An unsupervised approach to activity recognition and segmentation based on object-use fingerprints

Human activity recognition is an important task which has many potential applications. In recent years, researchers from pervasive computing are interested in deploying on-body sensors to collect observations and applying machine learning techniques to model and recognize activities. Supervised machine learning techniques typically require an appropriate training process in which training data need to be labeled manually. In this paper, we propose an unsupervised approach based on object-use fingerprints to recognize activities without human labeling. We show how to build our activity models based on object-use fingerprints, which are sets of contrast patterns describing significant differences of object use between any two activity classes. We then propose a fingerprint-based algorithm to recognize activities. We also propose two heuristic algorithms based on object relevance to segment a trace and detect the boundary of any two adjacent activities. We develop a wearable RFID system and conduct a real-world trace collection done by seven volunteers in a smart home over a period of 2 weeks.
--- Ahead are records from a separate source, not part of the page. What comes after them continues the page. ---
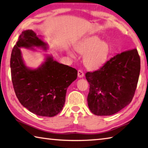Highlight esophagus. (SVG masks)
Here are the masks:
<instances>
[{
  "label": "esophagus",
  "mask_w": 148,
  "mask_h": 148,
  "mask_svg": "<svg viewBox=\"0 0 148 148\" xmlns=\"http://www.w3.org/2000/svg\"><path fill=\"white\" fill-rule=\"evenodd\" d=\"M78 77L79 78H82V77H84V73L83 71H82V70L81 69L78 70Z\"/></svg>",
  "instance_id": "obj_1"
}]
</instances>
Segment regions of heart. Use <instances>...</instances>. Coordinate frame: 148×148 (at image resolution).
<instances>
[{
	"mask_svg": "<svg viewBox=\"0 0 148 148\" xmlns=\"http://www.w3.org/2000/svg\"><path fill=\"white\" fill-rule=\"evenodd\" d=\"M75 51L84 54V63L90 69H97L104 65L109 57L110 49L107 43L103 42L97 36H92L77 43L75 46ZM72 58H75L74 53L68 51Z\"/></svg>",
	"mask_w": 148,
	"mask_h": 148,
	"instance_id": "b5f03b06",
	"label": "heart"
}]
</instances>
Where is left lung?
Here are the masks:
<instances>
[{"label": "left lung", "instance_id": "obj_1", "mask_svg": "<svg viewBox=\"0 0 148 148\" xmlns=\"http://www.w3.org/2000/svg\"><path fill=\"white\" fill-rule=\"evenodd\" d=\"M140 71V58L134 49L116 54L97 71L87 72V101L91 112L110 116L127 106L135 92Z\"/></svg>", "mask_w": 148, "mask_h": 148}]
</instances>
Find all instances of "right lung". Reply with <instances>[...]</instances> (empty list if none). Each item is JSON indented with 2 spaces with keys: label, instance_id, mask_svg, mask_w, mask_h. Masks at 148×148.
Segmentation results:
<instances>
[{
  "label": "right lung",
  "instance_id": "add662e5",
  "mask_svg": "<svg viewBox=\"0 0 148 148\" xmlns=\"http://www.w3.org/2000/svg\"><path fill=\"white\" fill-rule=\"evenodd\" d=\"M21 47L47 51L48 46L32 30L23 31L19 36L10 58L12 81L17 99L36 115L56 116L63 108L67 88L77 79V69L60 64L49 55L38 68H30L24 63Z\"/></svg>",
  "mask_w": 148,
  "mask_h": 148
}]
</instances>
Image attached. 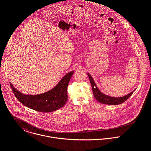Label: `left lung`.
Returning a JSON list of instances; mask_svg holds the SVG:
<instances>
[{"label":"left lung","mask_w":151,"mask_h":151,"mask_svg":"<svg viewBox=\"0 0 151 151\" xmlns=\"http://www.w3.org/2000/svg\"><path fill=\"white\" fill-rule=\"evenodd\" d=\"M89 81L92 86V92L93 96L100 103L103 104H106V105H119L121 104L123 102H124L126 101H127L129 97L131 96V95L133 93L134 91L131 92L129 93V94L124 96L123 97H120V98H114V97H111L108 96L106 95H105L104 93H102L100 90L98 89V88L96 86V84L95 83L92 77L89 74L87 73Z\"/></svg>","instance_id":"left-lung-1"}]
</instances>
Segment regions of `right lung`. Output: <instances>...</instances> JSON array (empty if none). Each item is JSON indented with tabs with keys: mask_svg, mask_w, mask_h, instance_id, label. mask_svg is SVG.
I'll use <instances>...</instances> for the list:
<instances>
[{
	"mask_svg": "<svg viewBox=\"0 0 151 151\" xmlns=\"http://www.w3.org/2000/svg\"><path fill=\"white\" fill-rule=\"evenodd\" d=\"M74 71L66 74L60 82L51 90L39 95H25L10 85L17 99L27 108L40 112L55 111L64 106L67 101V86Z\"/></svg>",
	"mask_w": 151,
	"mask_h": 151,
	"instance_id": "add662e5",
	"label": "right lung"
}]
</instances>
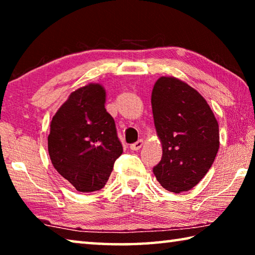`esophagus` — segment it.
<instances>
[{
    "label": "esophagus",
    "mask_w": 255,
    "mask_h": 255,
    "mask_svg": "<svg viewBox=\"0 0 255 255\" xmlns=\"http://www.w3.org/2000/svg\"><path fill=\"white\" fill-rule=\"evenodd\" d=\"M141 146H143V140L139 139V140H137L136 143H133L129 146V148H130L131 150H138V149H140Z\"/></svg>",
    "instance_id": "1"
}]
</instances>
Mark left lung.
<instances>
[{
	"mask_svg": "<svg viewBox=\"0 0 255 255\" xmlns=\"http://www.w3.org/2000/svg\"><path fill=\"white\" fill-rule=\"evenodd\" d=\"M155 128L163 155L153 172L167 191L191 190L207 174L219 148L218 123L195 89L159 77L152 92Z\"/></svg>",
	"mask_w": 255,
	"mask_h": 255,
	"instance_id": "8db88e82",
	"label": "left lung"
}]
</instances>
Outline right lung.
I'll return each mask as SVG.
<instances>
[{
    "label": "right lung",
    "mask_w": 255,
    "mask_h": 255,
    "mask_svg": "<svg viewBox=\"0 0 255 255\" xmlns=\"http://www.w3.org/2000/svg\"><path fill=\"white\" fill-rule=\"evenodd\" d=\"M105 102L100 84L83 86L71 94L50 124L51 163L80 192L105 187L116 159L123 154L115 120Z\"/></svg>",
    "instance_id": "obj_1"
}]
</instances>
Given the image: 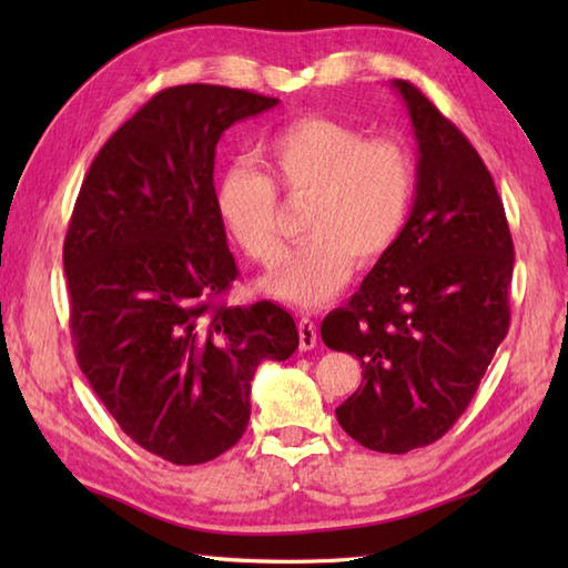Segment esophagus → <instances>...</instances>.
<instances>
[{
    "instance_id": "1",
    "label": "esophagus",
    "mask_w": 568,
    "mask_h": 568,
    "mask_svg": "<svg viewBox=\"0 0 568 568\" xmlns=\"http://www.w3.org/2000/svg\"><path fill=\"white\" fill-rule=\"evenodd\" d=\"M297 332H300V348H303V352H310V348L317 346V324L310 317H303L297 322Z\"/></svg>"
}]
</instances>
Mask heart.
<instances>
[{
    "label": "heart",
    "instance_id": "b5f03b06",
    "mask_svg": "<svg viewBox=\"0 0 568 568\" xmlns=\"http://www.w3.org/2000/svg\"><path fill=\"white\" fill-rule=\"evenodd\" d=\"M263 175L244 163L214 183V212L251 261L268 265L281 253L277 195H307L305 232L261 287L287 305L317 307L342 291L354 258L368 265L400 239L415 195V165L395 141L327 116H303L261 141Z\"/></svg>",
    "mask_w": 568,
    "mask_h": 568
}]
</instances>
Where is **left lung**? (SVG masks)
<instances>
[{
	"mask_svg": "<svg viewBox=\"0 0 568 568\" xmlns=\"http://www.w3.org/2000/svg\"><path fill=\"white\" fill-rule=\"evenodd\" d=\"M417 141L415 202L400 239L322 342L361 361L336 407L348 437L405 454L444 437L476 395L510 327L513 239L496 183L468 139L415 84L393 80Z\"/></svg>",
	"mask_w": 568,
	"mask_h": 568,
	"instance_id": "8db88e82",
	"label": "left lung"
}]
</instances>
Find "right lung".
Listing matches in <instances>:
<instances>
[{
  "instance_id": "right-lung-1",
  "label": "right lung",
  "mask_w": 568,
  "mask_h": 568,
  "mask_svg": "<svg viewBox=\"0 0 568 568\" xmlns=\"http://www.w3.org/2000/svg\"><path fill=\"white\" fill-rule=\"evenodd\" d=\"M275 104L222 84L159 92L92 161L65 234L80 371L131 439L178 466L232 449L253 373L300 344L268 300L214 303L239 275L214 212L216 143Z\"/></svg>"
}]
</instances>
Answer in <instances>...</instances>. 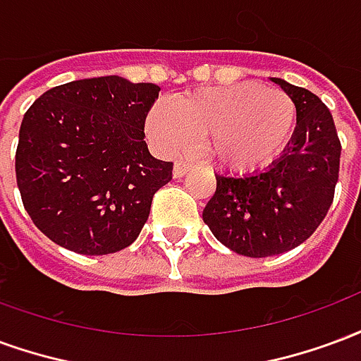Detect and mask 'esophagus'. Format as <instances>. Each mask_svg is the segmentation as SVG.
I'll list each match as a JSON object with an SVG mask.
<instances>
[{
  "label": "esophagus",
  "instance_id": "esophagus-1",
  "mask_svg": "<svg viewBox=\"0 0 361 361\" xmlns=\"http://www.w3.org/2000/svg\"><path fill=\"white\" fill-rule=\"evenodd\" d=\"M189 170H191V164H189V162H176V164H173V178L180 180V178H183Z\"/></svg>",
  "mask_w": 361,
  "mask_h": 361
}]
</instances>
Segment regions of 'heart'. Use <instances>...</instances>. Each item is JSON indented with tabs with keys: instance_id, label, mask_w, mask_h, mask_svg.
Instances as JSON below:
<instances>
[{
	"instance_id": "1",
	"label": "heart",
	"mask_w": 361,
	"mask_h": 361,
	"mask_svg": "<svg viewBox=\"0 0 361 361\" xmlns=\"http://www.w3.org/2000/svg\"><path fill=\"white\" fill-rule=\"evenodd\" d=\"M295 128L293 99L256 82L183 93L147 116L149 135L164 151L180 153L193 140H207L210 159L231 172L266 166L289 145Z\"/></svg>"
}]
</instances>
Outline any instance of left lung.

We conduct comprehensive experimental evaluations and comparison study. The results show that our recognition algorithm achieves a precision of 91.4% and a recall 92.8%, and the segmentation algorithm achieves an accuracy of 93.1% on the dataset we collected.

Managing Quality of Context in Pervasive Computing

Context-awareness plays a key role in a paradigm shift from traditional desktop styled computing to emerging pervasive computing. Many context-aware systems have been built to achieve the vision of pervasive computing and alleviate the human attention bottleneck; however, these systems are far from real world applications. Quality of context is critical in reducing the gap between existing systems and real-life applications. Aiming to provide the support of quality of context, in this paper, we propose a novel quality model for context information and a context management mechanism for inconsistency resolution. We also build a prototype system to validate our proposed model and mechanism, and to assist the development of context-aware applications. Through our evaluations and case study, context-aware applications can be built with the support of quality of context

Recognizing multi-user activities using wearable sensors in a smart home

The advances of wearable sensors and wireless networks offer many opportunities to recognize human activities from sensor readings in pervasive computing. Existing work so far focuses mainly on recognizing activities of a single user in a home environment. However, there are typically multiple inhabitants in a real home and they often perform activities together. In this paper, we investigate the problem of recognizing multi-user activities using wearable sensors in a home setting. We develop a multi-modal, wearable sensor platform to collect sensor data for multiple users, and study two temporal probabilistic models-Coupled Hidden Markov Model (CHMM) and Factorial Conditional Random Field (FCRF)-to model interacting processes in a sensor-based, multi-user scenario. We conduct a real-world trace collection done by two subjects over two weeks, and evaluate these two models through our experimental studies. Our experimental results show that we achieve an accuracy of 96.41% with CHMM and an accuracy of 87.93% with FCRF, respectively, for recognizing multi-user activities.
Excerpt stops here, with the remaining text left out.